This theory makes it clear: The two imperialist superpowers, the Soviet Union and the United States, constitute the first world. They have become the biggest international exploiters, oppressors and aggressors and the common enemies of the people of the world, and the rivalry between them is bound to lead to a new world war. The contention for world supremacy between the two hegemonist powers, the menace they pose to the people of all lands and the latter’s resistance to them – this has become the central problem in present-day world politics. The socialist countries, the mainstay of the international proletariat, and the oppressed nations, who are the worst exploited and oppressed and who account for the great majority of the population of the world, together form the third world. They stand in the forefront of the struggle against the two hegemonists and are the main force in the world-wide struggle against imperialism and hegemonism. The developed countries in between the two worlds constitute the second world. They oppress and exploit the oppressed nations and are at the same time controlled and bullied by the superpowers. They have a dual character, and stand in contradiction with both the first and the third worlds. But they are still a force the third world can win over or unite with in the struggle against hegemonism. This theory summarizes the strategic situation concerning the most important class struggle in the contemporary world in which the people of the whole world are one party and the two hegemonist powers the other. The internal class struggles of various countries are actually inseparable from the global class struggle. Therefore, this theory of the differentiation of the three worlds is the most comprehensive summing-up of the various fundamental contradictions in the contemporary world. This scientific thesis of Chairman Mao’s has enriched the theories concerning the uneven development of imperialism and the contradictions between imperialist countries inevitably leading to war, concerning social-imperialism, concerning the struggle of the oppressed nations as forming an important component of the socialist revolution of the world proletariat, concerning the mutual support between the international proletariat, the socialist countries and the national liberation movements and concerning the strategy and tactics of the proletarian revolution – all of which are important contributions to Marxism-Leninism.
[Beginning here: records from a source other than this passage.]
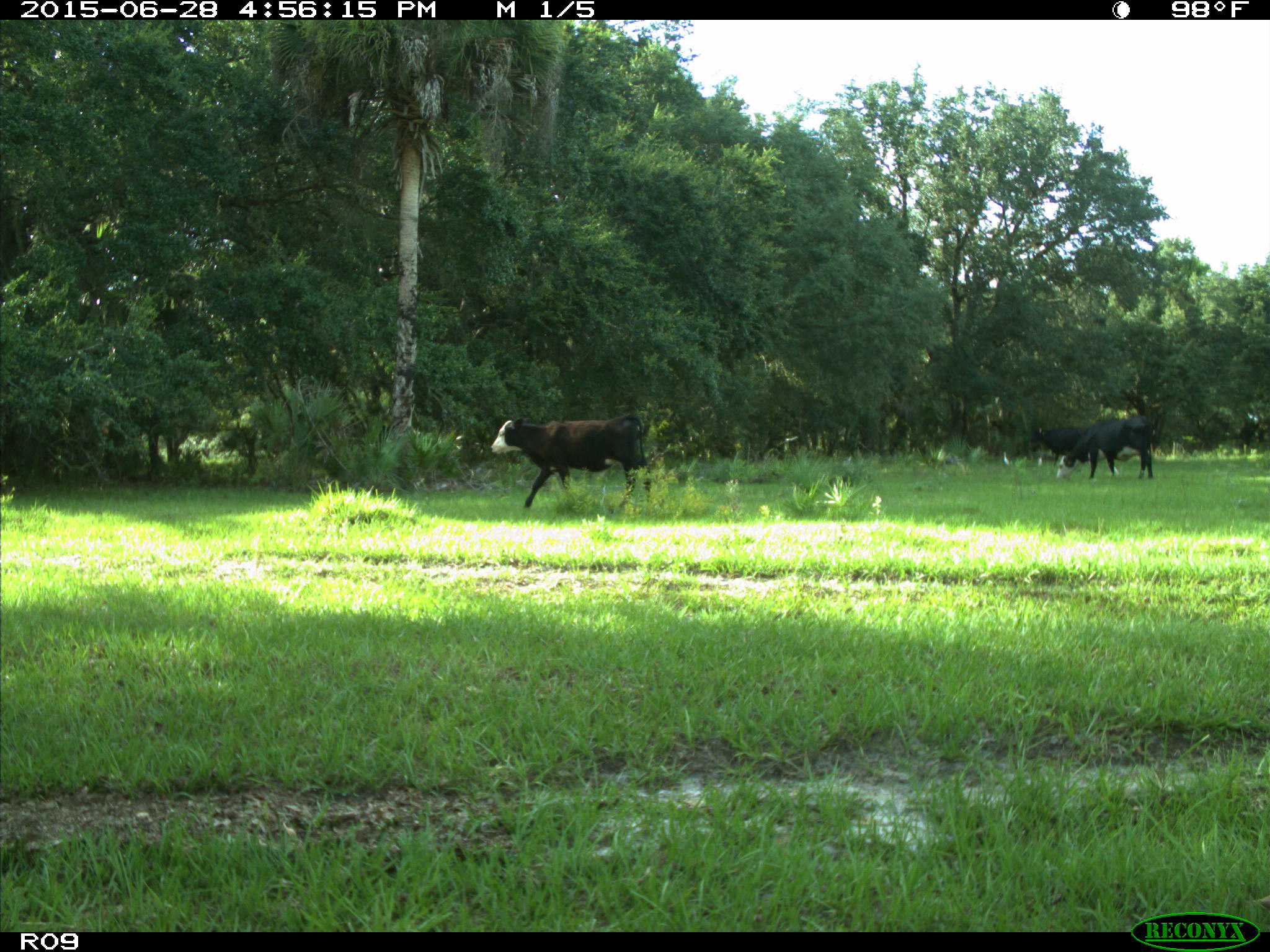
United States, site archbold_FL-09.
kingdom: Animalia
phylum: Chordata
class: Mammalia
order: Artiodactyla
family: Bovidae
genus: Bos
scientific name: Bos taurus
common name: domestic cow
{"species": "Bos taurus (domestic cow)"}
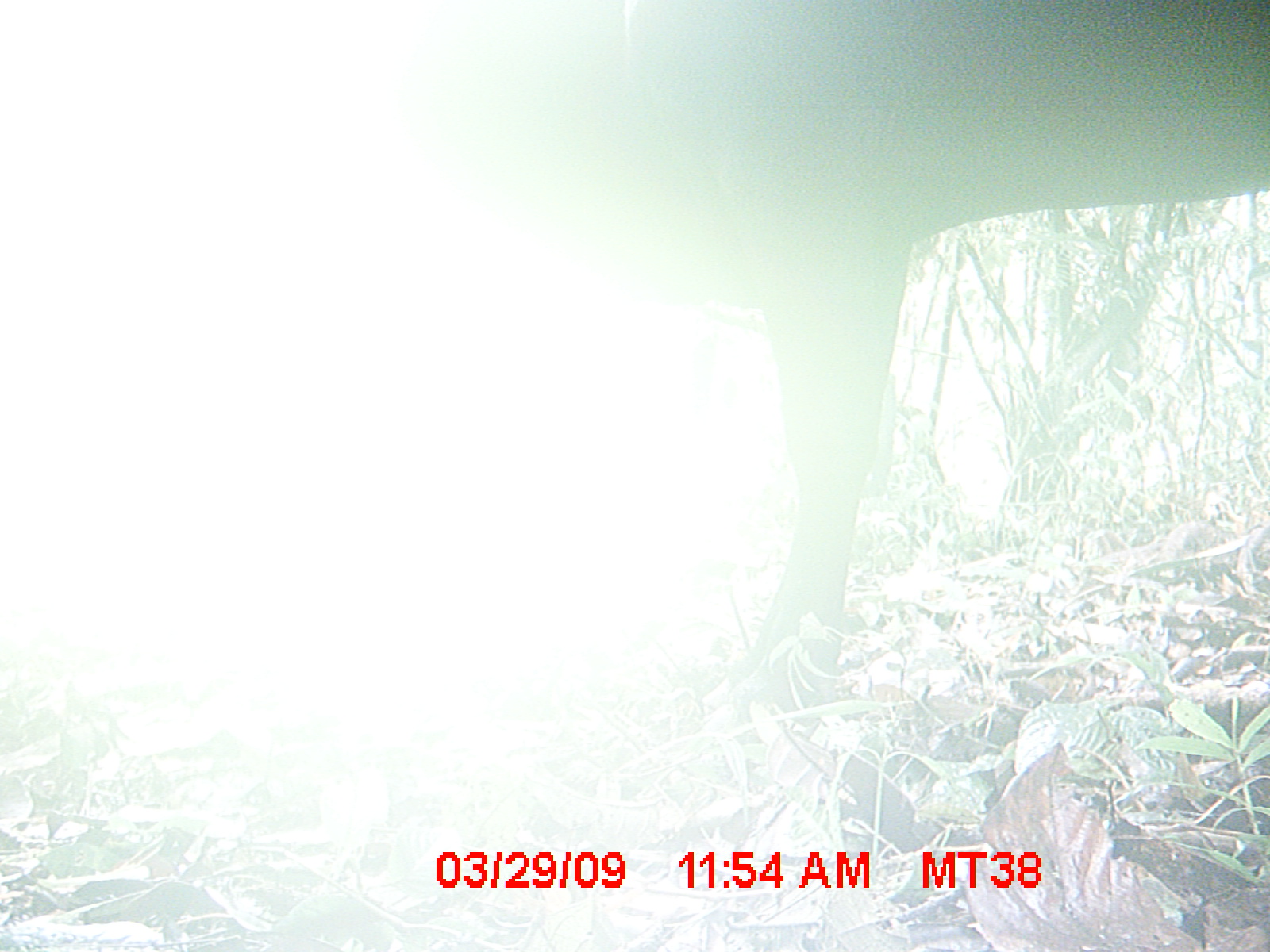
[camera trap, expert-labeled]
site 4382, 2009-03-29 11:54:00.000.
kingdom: Animalia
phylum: Chordata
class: Mammalia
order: Artiodactyla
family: Bovidae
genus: Bos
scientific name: Bos taurus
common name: domestic cattle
Bos taurus (domestic cattle), count 1.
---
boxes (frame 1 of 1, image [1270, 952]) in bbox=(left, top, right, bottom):
bos taurus: bbox=(411, 0, 1269, 741)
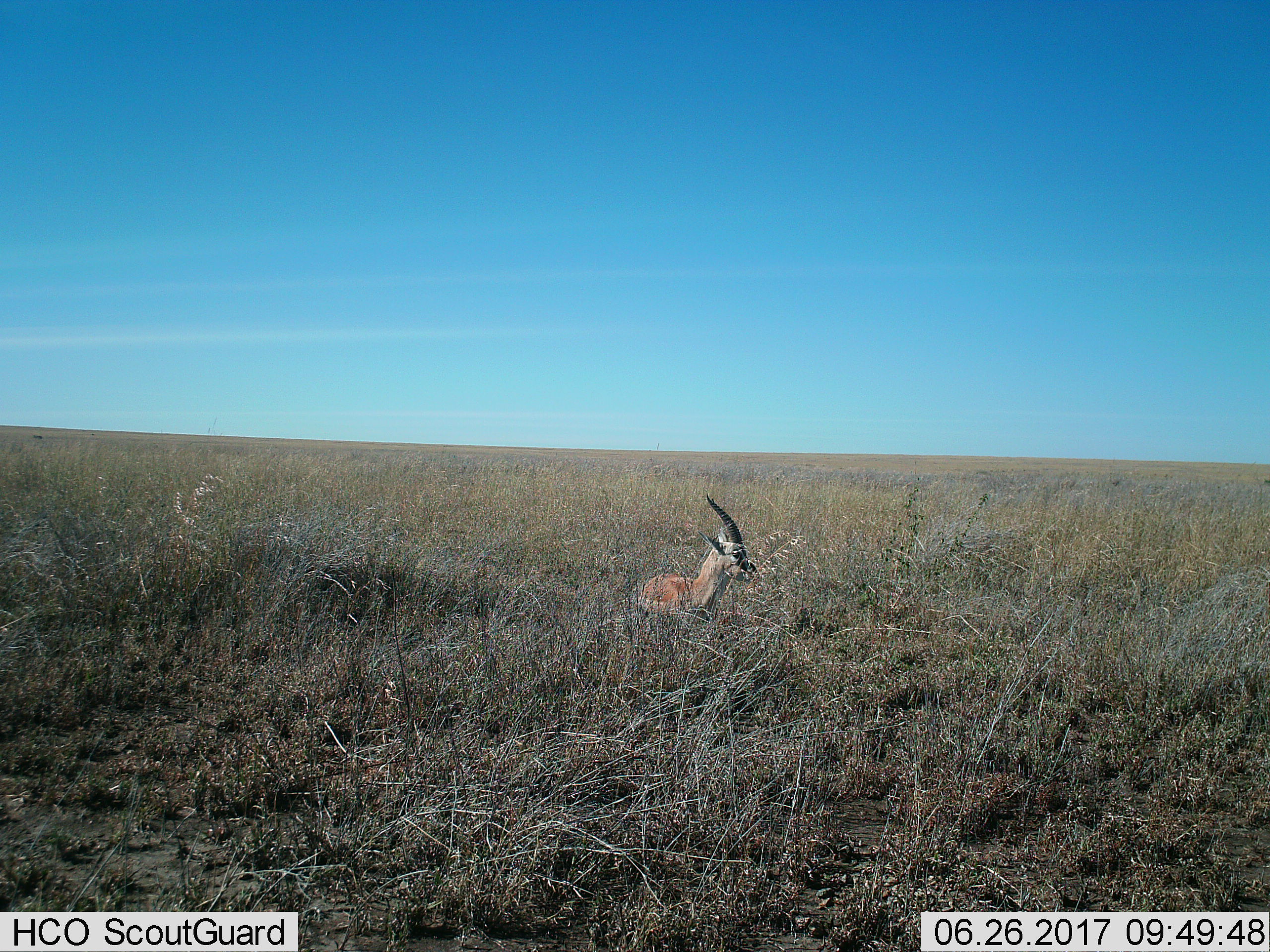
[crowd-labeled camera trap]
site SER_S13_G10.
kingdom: Animalia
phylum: Chordata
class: Mammalia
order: Artiodactyla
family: Bovidae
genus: Eudorcas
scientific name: Eudorcas thomsonii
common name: thomson's gazelle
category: gazellethomsons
Gazellethomsons (thomson's gazelle) (Eudorcas thomsonii), count 1. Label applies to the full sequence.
Small wonder the Soviet social-imperialists have viciously attacked this brilliant theory of Chairman Mao’s. They cannot be expected to admit that the Soviet Union under their rule has become an imperialist superpower and the most dangerous source of another world war, just as renegades and aggressors cannot be expected to admit what they are. They frantically malign the theory of the three worlds as renouncing class struggle and lumping socialist countries together with capitalist countries, and so on. Not only is their abuse directed against the great Marxist Chairman Mao and the great Communist Party of China, it is hurled at the great Marx, Engels, Lenin and Stalin as well. For, as we have seen, in principle Chairman Mao’s differentiation of the three worlds completely accords with the criterion set by Marx and Engels in the latter half of the 19th century for differentiating the political forces in Europe according to their attitude towards the Russian Tsarist empire. Similarly, it accords with Lenin’s classification of the world into three types of countries after World War I and Stalin’s division of the countries before World War II into aggressor and non-aggressor countries and into the fascist camp as distinct from the anti-fascist camp during the war. Moreover, it is a logical development from their theories on differentiating the world’s political forces.
True, those who frenziedly calumniate the theory of the three worlds still style themselves ”loyal successors” to Lenin’s cause, but when we judge a person, can we go by his mere words and not by his deeds? If we judge them by their deeds, doesn’t it become clear that it is they who have betrayed the proletariat in the class struggle and made a socialist country degenerate and become a capitalist one?
In our own country, there are persons who frantically oppose Chairman Mao’s theory of the three worlds. They are none other than Wang Hung-wen, Chang Chun-chiao, Chiang Ching and Yao Wen-yuan, or the ”gang of four.” Hoisting a most ”revolutionary” banner, they opposed China’s support to the third world, opposed China’s effort to unite with all forces that can be united, and opposed our dealing blows at the most dangerous enemy. They vainly tried to sabotage the building of an international united front against hegemonism and disrupt China’s anti-hegemonist struggle, doing Soviet social-imperialism a good turn. To a certain extent, their disruptive activities had a deleterious effect, but our Party and government have unswervingly adhered to the revolutionary line in foreign affairs formulated by Chairman Mao. The “gang of four” in no way represent the Chinese people. They are traitors disowned by the Chinese people.
No matter how the Soviet social-imperialists and the “gang of four” curse the theory of the three worlds, its validity is borne out more and more by what is actually happening in world politics today. Its impact is therefore making itself increasingly felt. In the Political Report to the Eleventh National Congress of the Communist Party of China Chairman Hua Kuo-feng says, ”Chairman Mao’s thesis differentiating the three worlds gives a correct orientation to the present international struggle and clearly defines the main revolutionary forces, the chief enemies, and the middle forces that can be won over and united, enabling the international proletariat to unite with ail the forces that can be united to form the broadest possible united front in class struggles against the chief enemies on the world arena.” This thesis not only meets the strategic requirements of the contemporary struggle of the international proletariat and the oppressed people and nations of the world. It also meets the strategic requirements of the struggle for the victory of socialism and communism. It will inspire the people of the world in their united effort to strive for great victories in the struggle against imperialism and hegemonism under the guidance of a firm and explicit policy.